*Goal of the exercise*: Lines with the word "United" in them must be copied from the records below.

Saved data entries
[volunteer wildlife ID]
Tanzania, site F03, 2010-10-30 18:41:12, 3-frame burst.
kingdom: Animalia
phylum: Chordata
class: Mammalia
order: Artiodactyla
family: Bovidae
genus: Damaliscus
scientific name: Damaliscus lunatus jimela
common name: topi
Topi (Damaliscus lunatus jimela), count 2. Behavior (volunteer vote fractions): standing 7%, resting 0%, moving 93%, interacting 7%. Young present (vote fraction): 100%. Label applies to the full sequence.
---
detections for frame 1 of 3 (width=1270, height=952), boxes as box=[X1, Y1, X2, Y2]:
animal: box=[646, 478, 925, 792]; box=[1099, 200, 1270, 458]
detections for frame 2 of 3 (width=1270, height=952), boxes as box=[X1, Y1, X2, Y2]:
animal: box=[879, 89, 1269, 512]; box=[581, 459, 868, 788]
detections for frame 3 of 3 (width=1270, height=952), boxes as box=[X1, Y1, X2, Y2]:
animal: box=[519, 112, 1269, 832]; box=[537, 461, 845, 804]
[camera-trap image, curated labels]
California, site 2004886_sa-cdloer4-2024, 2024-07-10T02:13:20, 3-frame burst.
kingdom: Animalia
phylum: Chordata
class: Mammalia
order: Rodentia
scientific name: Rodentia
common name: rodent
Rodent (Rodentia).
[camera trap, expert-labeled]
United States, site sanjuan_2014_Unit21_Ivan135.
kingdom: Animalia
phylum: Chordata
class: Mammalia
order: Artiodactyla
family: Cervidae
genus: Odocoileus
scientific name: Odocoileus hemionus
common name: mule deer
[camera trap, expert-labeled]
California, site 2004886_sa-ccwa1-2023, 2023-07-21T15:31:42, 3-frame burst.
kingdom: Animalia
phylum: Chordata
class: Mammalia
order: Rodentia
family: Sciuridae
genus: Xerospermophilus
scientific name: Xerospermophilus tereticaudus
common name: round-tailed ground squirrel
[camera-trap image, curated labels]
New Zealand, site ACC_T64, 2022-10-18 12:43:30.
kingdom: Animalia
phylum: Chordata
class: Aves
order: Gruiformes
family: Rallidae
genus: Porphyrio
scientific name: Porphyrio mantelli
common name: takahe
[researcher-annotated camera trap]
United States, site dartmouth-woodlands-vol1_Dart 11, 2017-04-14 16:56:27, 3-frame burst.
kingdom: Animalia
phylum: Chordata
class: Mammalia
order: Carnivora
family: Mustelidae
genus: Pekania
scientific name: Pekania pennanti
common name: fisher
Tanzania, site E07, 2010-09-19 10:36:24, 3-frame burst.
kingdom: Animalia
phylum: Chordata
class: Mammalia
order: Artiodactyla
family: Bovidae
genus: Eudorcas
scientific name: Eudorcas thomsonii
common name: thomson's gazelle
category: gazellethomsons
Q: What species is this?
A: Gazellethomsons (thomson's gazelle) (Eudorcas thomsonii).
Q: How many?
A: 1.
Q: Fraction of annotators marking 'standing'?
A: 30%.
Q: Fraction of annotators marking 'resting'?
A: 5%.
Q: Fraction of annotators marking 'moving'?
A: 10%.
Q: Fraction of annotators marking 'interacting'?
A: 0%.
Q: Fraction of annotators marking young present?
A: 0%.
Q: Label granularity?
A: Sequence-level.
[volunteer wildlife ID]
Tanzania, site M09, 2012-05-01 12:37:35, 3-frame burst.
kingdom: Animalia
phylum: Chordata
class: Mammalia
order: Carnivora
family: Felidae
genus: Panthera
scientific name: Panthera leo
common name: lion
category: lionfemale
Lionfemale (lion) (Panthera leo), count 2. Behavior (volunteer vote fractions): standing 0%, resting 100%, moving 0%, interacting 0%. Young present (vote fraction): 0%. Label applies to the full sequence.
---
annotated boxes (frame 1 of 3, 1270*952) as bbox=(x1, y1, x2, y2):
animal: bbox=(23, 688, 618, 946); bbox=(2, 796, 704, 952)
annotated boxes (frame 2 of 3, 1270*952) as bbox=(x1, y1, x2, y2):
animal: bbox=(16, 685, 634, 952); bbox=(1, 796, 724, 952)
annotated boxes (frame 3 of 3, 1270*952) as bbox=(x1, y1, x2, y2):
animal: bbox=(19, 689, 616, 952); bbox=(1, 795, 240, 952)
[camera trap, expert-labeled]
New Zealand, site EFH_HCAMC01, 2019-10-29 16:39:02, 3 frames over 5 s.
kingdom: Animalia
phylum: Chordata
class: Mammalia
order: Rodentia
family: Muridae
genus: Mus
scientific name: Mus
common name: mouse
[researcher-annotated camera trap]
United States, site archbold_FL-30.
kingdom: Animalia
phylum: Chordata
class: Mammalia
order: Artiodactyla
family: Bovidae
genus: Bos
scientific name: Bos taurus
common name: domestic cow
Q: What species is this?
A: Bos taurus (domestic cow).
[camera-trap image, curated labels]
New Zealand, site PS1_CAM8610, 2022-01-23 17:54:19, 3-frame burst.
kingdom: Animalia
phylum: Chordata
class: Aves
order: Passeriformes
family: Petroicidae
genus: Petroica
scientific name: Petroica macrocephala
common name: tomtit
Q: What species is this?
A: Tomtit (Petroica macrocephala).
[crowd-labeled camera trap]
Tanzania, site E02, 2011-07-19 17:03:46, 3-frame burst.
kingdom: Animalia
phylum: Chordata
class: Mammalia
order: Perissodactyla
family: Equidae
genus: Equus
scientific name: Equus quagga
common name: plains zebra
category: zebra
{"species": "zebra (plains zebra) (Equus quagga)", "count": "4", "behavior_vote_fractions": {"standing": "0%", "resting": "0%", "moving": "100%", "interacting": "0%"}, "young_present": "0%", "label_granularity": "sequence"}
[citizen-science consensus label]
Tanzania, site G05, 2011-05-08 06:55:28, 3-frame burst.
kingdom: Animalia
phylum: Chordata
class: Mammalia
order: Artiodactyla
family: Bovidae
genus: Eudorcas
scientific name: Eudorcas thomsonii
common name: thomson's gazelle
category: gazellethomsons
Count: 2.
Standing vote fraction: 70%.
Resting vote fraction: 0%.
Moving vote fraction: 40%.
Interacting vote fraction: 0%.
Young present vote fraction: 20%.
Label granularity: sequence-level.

*Solution to the exercise*:
United States, site sanjuan_2014_Unit21_Ivan135.
United States, site dartmouth-woodlands-vol1_Dart 11, 2017-04-14 16:56:27, 3-frame burst.
United States, site archbold_FL-30.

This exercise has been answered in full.